--- Materials provided ---

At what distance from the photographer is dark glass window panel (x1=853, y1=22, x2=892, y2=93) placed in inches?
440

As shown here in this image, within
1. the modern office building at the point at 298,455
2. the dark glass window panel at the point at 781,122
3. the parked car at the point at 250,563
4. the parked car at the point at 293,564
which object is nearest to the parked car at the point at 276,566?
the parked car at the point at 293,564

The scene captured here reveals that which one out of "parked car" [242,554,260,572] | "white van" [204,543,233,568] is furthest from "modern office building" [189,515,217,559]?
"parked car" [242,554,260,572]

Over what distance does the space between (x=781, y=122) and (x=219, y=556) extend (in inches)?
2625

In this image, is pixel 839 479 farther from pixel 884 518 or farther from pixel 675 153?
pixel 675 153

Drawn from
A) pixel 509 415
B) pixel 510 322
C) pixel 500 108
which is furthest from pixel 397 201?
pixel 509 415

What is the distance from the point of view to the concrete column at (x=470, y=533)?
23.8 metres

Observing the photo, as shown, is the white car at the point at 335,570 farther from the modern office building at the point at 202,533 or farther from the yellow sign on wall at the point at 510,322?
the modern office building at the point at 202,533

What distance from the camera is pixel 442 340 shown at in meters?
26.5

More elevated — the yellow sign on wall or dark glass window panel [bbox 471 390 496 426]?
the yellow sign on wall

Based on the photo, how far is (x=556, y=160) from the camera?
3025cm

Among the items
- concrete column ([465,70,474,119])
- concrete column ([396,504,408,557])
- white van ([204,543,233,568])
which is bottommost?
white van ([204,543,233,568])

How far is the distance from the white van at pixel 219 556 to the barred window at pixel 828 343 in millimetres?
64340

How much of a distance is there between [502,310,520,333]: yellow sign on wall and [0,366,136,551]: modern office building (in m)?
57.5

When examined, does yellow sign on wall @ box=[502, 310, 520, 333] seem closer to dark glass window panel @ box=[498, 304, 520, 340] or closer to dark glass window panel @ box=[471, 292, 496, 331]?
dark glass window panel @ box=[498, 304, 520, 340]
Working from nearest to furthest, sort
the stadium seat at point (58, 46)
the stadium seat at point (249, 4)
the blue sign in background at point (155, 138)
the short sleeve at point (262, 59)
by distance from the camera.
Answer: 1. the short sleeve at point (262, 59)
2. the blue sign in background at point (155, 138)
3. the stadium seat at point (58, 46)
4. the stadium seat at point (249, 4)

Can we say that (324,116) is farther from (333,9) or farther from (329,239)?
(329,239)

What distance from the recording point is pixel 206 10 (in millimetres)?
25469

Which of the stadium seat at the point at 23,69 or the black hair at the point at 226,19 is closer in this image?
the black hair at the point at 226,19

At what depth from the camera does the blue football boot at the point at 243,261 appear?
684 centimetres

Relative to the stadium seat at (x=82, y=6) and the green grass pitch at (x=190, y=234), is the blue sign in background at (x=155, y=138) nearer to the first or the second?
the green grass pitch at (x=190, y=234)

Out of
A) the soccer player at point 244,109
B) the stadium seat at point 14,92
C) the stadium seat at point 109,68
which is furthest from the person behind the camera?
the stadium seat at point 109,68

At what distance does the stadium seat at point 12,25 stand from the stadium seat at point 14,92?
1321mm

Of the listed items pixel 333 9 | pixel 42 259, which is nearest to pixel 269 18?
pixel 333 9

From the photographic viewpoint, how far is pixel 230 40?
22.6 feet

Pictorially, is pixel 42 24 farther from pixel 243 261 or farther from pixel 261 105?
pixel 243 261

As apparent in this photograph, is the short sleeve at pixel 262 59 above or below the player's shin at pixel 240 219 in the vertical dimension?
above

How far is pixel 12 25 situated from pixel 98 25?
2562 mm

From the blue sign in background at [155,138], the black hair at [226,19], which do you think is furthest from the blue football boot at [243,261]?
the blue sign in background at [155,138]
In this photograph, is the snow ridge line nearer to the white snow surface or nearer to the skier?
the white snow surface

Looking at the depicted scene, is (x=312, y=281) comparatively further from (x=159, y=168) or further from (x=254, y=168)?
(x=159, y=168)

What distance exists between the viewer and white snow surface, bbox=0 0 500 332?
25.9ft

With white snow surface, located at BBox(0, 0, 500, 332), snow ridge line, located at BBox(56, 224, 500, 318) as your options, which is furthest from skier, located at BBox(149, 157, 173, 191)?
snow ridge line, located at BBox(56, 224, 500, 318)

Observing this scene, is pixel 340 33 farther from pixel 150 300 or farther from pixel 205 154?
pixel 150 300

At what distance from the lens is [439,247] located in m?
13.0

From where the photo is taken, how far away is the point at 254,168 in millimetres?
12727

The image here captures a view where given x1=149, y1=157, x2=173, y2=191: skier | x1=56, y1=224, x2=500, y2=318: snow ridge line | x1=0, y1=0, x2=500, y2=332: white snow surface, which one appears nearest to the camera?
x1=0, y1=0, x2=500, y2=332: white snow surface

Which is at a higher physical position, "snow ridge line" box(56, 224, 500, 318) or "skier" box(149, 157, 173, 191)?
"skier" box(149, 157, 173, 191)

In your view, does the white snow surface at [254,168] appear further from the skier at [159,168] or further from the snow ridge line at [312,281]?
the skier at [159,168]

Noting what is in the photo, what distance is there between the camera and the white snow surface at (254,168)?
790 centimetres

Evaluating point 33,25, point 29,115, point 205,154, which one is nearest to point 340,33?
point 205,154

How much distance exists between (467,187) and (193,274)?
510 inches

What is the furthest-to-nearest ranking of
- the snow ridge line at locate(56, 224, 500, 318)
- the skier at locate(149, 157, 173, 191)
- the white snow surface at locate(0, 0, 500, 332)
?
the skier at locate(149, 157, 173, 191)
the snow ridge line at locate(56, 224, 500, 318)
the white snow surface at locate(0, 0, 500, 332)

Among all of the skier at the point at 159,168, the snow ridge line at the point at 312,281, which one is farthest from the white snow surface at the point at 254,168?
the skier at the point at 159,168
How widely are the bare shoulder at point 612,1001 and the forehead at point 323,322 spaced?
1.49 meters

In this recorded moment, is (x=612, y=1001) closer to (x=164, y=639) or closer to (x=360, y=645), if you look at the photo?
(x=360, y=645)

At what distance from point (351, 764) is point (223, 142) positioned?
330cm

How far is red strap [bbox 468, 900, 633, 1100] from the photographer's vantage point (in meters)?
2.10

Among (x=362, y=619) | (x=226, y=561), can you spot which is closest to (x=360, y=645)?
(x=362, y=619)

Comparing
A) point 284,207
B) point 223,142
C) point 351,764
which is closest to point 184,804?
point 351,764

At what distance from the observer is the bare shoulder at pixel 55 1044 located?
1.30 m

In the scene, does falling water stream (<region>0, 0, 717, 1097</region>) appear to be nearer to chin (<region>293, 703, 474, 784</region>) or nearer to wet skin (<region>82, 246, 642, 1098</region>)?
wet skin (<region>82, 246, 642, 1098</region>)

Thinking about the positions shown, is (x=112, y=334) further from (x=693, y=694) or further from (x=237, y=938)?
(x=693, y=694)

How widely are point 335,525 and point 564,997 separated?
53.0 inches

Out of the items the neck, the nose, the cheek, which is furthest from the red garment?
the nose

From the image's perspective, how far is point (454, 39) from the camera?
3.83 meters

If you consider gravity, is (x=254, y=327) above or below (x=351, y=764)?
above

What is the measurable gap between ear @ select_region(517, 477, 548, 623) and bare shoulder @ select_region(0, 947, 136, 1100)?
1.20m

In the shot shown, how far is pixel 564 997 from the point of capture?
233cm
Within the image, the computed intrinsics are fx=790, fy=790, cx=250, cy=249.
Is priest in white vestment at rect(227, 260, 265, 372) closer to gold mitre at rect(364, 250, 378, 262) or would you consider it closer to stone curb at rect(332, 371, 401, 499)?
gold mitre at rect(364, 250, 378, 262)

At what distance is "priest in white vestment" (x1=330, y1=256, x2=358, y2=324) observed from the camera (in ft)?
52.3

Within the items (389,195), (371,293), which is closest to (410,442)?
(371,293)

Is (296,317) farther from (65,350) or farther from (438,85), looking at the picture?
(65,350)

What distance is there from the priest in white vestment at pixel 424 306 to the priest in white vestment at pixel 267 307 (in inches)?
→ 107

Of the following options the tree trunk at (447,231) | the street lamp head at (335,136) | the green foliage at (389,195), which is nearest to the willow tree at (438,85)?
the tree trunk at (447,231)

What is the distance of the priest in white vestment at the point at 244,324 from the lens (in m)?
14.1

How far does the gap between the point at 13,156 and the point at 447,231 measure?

---

• Problem: Give back the lines of the listing from the one with "At what distance is" through the end, both included, exactly as written and with nothing added.

• Exercise response:
At what distance is "priest in white vestment" (x1=330, y1=256, x2=358, y2=324) observed from the camera (in ft)?
52.3

Within the items (389,195), (371,293), which is closest to (410,442)?
(371,293)

Is (296,317) farther from (65,350) or farther from (438,85), looking at the picture?
(65,350)

What distance is there from the priest in white vestment at pixel 424 306 to the priest in white vestment at pixel 267 307 (in inches)?
→ 107

Of the following options the tree trunk at (447,231) | the street lamp head at (335,136) | the green foliage at (389,195), which is nearest to the willow tree at (438,85)?
the tree trunk at (447,231)

What is the distance of the priest in white vestment at the point at 244,324 from the lens (in m)?
14.1

How far does the gap between the point at 13,156 and the point at 447,231 measure?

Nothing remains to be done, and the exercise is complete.